By Aaron Humes: Will visitors to the southernmost town of Punta Gorda, Toledo District, be welcomed by a gas station in a few years?
It’s a vision town residents are resisting this week, after word broke that the prime piece of real estate on which the ‘Welcome to Punta Gorda’ sign, shaped like a dollar coin sits at the terminus of the San Antonio Road where it splits into a Y, is being converted into a gas station.
Town Mayor Ashton McKenzie has told reporters that the piece of land had always been privately owned and was transferred to an owner from Dangriga in 2016, who has now decided to build on it.
But according to town resident, politician and activist Wil Maheia, to whom we spoke on Friday, the land has always been treated as public because the town maintains it and holds some public events there.

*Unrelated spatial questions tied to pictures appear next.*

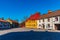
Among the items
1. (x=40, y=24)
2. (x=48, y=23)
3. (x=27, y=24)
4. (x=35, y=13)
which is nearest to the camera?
(x=48, y=23)

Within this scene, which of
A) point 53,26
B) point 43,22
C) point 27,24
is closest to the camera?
point 53,26

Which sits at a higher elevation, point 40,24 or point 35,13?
point 35,13

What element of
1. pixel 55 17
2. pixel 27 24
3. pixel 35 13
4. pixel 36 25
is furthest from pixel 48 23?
pixel 35 13

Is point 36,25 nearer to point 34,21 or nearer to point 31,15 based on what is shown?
point 34,21

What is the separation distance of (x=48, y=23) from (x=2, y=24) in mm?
24659

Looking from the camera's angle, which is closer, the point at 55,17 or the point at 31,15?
the point at 55,17

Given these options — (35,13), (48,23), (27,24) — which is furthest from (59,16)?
(35,13)

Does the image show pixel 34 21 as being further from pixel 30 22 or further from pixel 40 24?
pixel 40 24

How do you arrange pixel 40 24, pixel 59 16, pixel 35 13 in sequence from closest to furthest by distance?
pixel 59 16
pixel 40 24
pixel 35 13

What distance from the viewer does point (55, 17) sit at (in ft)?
160

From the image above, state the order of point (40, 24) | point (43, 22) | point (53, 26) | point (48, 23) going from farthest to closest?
1. point (40, 24)
2. point (43, 22)
3. point (48, 23)
4. point (53, 26)

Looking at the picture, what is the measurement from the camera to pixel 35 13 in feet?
277

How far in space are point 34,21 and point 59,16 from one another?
2677 cm

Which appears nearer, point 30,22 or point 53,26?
point 53,26
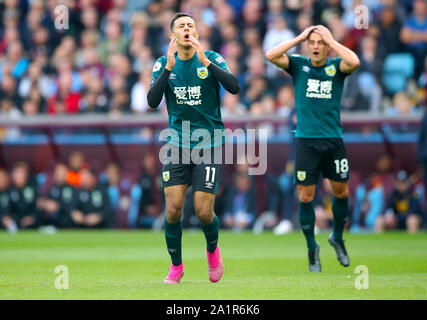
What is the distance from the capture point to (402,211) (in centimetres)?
1692

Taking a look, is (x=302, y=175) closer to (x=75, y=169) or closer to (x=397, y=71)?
(x=397, y=71)

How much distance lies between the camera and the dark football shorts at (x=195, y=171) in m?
8.48

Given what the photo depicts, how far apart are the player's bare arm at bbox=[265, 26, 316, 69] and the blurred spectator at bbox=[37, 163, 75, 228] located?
9.69 m

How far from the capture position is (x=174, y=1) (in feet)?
73.6

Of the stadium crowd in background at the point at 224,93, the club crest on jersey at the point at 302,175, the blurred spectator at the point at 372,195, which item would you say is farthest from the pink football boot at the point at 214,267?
the blurred spectator at the point at 372,195

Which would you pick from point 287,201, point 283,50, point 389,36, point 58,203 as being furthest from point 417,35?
point 283,50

Not only does the town already have a gas station just a quarter-mile up the road says Maheia, but the proposed station location is just a few feet from the seaside and questions pertaining to environmental friendliness are being raised.
After a meeting held on Thursday, McKenzie posted on social media, according to Maheia’s PGTV, that he would issue a stop order, but it appears he had yet to do so as of Friday, as PGTV said it observed ongoing work at the site.
Maheia said McKenzie never appeared at the Thursday meeting, but the decision was taken among residents to push the matter with the Department of the Environment, who he said must explain how they can agree with such a development, and the town building authority, who must approve any plans for such a development and has apparently done so.
According to Mayor McKenzie, such a meeting must have disseminated the facts from authorities and not be “emotionally charged.”
But residents, says Maheia, are very concerned about losing the pristine seafront to a potential oil and gas spill or accident that would damage the waters and recreational area.
Bu according to Department of the Environment CEO, Percival Cho, their concerns are largely satisfied. The land is properly owned; the inspections by the DOE and Fire Service turned up little to object to, including all required distances to the property line and nearest house were met.
And in regards to the community member’s environmental concerns, the Department has recommended underground tanks only that must be enclosed in concrete catchments that are 110% the volume of the tanks in the event of spills.